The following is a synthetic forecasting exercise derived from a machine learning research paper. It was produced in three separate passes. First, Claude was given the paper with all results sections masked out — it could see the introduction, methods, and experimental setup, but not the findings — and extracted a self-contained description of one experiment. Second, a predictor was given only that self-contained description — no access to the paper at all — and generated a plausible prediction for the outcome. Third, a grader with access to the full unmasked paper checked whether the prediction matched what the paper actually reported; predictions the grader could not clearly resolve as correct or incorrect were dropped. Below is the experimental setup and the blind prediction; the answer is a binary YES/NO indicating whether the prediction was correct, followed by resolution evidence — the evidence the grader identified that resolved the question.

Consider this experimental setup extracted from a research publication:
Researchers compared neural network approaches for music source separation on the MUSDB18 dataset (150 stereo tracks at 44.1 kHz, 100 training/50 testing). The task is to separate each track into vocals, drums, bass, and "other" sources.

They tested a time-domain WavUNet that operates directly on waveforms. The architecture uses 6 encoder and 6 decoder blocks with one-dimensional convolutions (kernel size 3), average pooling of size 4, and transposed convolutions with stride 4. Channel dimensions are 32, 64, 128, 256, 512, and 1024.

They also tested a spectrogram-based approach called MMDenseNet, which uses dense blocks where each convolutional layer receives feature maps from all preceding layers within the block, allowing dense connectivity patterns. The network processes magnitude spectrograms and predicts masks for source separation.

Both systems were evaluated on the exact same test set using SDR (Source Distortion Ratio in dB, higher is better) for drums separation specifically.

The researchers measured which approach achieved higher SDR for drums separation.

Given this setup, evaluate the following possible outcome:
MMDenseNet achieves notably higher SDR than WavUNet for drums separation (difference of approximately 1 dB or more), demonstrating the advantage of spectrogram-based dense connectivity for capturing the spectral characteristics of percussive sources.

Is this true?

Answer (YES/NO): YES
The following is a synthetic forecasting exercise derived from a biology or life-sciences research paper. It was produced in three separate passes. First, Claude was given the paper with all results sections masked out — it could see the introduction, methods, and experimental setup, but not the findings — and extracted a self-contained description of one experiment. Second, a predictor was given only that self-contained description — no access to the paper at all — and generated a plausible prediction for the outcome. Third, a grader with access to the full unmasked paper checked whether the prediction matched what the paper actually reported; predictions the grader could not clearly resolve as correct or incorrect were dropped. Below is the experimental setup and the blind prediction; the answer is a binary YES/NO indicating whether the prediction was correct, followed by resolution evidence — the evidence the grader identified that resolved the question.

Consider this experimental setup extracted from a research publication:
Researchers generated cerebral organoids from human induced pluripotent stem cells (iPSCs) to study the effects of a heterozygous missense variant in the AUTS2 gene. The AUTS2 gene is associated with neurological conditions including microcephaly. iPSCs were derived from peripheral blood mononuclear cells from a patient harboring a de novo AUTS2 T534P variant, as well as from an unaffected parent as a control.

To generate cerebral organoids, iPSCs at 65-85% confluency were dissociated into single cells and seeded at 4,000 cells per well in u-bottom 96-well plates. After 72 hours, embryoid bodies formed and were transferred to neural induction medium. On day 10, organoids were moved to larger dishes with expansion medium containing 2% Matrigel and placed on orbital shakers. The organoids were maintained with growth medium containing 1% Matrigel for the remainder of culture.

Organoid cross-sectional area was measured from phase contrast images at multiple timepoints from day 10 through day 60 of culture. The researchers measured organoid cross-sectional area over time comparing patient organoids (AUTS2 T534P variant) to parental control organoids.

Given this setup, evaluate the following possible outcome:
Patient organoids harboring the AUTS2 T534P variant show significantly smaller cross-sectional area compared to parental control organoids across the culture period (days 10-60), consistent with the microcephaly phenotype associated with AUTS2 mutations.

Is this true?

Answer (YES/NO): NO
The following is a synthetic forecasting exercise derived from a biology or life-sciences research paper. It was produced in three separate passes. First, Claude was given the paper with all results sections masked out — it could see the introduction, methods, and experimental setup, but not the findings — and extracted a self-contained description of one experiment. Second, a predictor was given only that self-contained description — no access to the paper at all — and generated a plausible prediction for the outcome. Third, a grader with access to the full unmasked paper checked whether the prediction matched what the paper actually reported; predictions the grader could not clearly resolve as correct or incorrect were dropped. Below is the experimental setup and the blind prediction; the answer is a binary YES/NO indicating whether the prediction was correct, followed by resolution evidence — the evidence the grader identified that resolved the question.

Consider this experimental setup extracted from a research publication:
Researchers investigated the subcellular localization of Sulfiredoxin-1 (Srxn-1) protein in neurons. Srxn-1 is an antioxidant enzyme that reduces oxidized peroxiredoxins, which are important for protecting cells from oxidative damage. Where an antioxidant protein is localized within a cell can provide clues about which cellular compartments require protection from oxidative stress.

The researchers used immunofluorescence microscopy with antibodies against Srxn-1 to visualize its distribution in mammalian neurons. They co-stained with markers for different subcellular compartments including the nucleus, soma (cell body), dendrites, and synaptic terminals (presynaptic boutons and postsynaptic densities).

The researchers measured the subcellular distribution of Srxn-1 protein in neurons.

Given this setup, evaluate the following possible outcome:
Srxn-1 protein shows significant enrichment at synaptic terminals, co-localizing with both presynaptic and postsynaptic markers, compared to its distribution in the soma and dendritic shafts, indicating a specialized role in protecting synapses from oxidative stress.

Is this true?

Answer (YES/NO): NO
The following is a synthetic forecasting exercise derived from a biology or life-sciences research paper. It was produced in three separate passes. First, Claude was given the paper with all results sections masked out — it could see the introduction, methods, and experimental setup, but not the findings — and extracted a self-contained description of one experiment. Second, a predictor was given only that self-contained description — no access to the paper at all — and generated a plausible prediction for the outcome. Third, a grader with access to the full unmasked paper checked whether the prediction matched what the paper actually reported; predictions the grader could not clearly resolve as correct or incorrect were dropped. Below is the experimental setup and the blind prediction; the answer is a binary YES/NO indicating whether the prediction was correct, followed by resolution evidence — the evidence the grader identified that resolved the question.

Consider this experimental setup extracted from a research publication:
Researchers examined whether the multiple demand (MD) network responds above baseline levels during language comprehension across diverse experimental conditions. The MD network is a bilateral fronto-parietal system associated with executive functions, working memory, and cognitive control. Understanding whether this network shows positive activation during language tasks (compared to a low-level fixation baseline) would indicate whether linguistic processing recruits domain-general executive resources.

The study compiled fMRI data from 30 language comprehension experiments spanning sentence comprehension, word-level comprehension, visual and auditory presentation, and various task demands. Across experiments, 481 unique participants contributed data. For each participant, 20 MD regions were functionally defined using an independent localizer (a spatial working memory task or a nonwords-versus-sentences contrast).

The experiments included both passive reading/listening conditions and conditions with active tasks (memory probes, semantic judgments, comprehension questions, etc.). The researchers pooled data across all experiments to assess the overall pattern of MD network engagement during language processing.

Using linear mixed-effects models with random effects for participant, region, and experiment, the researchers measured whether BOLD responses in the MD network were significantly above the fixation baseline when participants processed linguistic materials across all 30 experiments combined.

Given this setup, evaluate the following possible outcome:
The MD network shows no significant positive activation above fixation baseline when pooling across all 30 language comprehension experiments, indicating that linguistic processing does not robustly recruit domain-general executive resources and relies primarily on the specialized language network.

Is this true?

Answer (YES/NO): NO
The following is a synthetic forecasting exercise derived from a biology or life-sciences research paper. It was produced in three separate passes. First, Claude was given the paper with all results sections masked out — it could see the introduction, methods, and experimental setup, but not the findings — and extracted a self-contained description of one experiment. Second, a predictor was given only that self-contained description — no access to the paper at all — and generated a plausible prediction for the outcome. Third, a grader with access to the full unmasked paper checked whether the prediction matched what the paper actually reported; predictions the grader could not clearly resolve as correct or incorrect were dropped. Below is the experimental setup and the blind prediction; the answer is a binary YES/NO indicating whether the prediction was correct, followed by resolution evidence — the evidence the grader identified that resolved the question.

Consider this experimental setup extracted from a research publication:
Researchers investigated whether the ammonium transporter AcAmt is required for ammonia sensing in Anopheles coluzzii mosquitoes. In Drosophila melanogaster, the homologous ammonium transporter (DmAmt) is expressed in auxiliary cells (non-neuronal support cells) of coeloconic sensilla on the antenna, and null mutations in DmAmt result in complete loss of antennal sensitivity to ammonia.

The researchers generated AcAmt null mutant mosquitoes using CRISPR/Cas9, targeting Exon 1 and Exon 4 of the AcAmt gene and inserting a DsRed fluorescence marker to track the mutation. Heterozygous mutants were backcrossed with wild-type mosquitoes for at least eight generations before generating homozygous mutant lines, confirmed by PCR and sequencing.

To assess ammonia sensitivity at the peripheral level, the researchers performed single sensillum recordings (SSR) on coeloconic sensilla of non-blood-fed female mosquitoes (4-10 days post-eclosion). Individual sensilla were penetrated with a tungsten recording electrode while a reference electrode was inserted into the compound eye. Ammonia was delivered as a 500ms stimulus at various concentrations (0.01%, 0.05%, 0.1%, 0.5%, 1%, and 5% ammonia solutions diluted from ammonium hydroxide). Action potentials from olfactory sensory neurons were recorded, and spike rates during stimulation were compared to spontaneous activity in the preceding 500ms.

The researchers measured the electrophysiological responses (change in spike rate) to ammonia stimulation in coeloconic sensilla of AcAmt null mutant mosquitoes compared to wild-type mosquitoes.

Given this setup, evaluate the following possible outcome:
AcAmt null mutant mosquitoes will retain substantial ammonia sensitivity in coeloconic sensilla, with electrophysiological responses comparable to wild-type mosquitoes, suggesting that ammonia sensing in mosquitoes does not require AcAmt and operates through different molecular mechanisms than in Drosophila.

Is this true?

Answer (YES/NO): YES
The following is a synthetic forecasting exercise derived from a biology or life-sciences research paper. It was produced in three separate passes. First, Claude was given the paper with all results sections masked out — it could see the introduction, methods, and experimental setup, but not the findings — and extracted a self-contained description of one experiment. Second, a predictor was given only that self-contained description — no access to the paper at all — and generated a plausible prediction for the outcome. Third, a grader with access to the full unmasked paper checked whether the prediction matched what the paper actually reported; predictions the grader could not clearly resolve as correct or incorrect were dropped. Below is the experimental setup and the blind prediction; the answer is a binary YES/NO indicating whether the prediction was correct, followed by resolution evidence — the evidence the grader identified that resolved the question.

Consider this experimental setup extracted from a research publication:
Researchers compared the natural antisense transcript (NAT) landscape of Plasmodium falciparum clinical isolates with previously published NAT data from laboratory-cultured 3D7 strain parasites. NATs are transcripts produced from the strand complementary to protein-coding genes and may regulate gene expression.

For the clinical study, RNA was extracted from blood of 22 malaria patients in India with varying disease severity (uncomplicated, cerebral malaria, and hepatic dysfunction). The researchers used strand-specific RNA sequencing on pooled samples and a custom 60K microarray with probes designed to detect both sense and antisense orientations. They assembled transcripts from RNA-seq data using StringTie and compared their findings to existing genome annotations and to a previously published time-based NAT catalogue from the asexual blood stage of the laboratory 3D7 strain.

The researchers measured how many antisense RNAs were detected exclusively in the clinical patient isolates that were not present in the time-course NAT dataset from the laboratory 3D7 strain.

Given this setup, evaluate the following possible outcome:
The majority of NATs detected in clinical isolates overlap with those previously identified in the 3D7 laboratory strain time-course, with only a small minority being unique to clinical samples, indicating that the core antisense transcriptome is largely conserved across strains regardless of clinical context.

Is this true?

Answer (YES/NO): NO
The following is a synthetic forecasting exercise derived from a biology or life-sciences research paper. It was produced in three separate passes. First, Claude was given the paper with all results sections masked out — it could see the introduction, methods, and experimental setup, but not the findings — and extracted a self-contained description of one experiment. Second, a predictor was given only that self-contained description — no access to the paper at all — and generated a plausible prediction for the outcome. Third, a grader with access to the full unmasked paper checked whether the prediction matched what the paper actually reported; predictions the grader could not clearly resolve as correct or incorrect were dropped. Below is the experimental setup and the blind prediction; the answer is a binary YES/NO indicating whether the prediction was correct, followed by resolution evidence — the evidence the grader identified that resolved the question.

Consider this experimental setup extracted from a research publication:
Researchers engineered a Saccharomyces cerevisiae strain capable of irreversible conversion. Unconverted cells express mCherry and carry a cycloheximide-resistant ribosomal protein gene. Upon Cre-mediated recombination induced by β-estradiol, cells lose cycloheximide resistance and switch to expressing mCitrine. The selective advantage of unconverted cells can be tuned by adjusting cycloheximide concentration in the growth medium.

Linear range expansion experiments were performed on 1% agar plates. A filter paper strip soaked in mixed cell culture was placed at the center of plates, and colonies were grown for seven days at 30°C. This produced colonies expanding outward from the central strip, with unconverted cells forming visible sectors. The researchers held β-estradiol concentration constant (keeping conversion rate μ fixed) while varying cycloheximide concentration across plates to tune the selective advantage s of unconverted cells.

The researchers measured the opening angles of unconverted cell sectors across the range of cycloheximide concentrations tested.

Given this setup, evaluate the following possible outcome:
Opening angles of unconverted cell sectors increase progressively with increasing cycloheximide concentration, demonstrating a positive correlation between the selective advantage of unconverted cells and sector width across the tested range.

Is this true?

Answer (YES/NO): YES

Activity =
When a line in the listing above holds the word "higher", copy it.

Response =
Both systems were evaluated on the exact same test set using SDR (Source Distortion Ratio in dB, higher is better) for drums separation specifically.
The researchers measured which approach achieved higher SDR for drums separation.
MMDenseNet achieves notably higher SDR than WavUNet for drums separation (difference of approximately 1 dB or more), demonstrating the advantage of spectrogram-based dense connectivity for capturing the spectral characteristics of percussive sources.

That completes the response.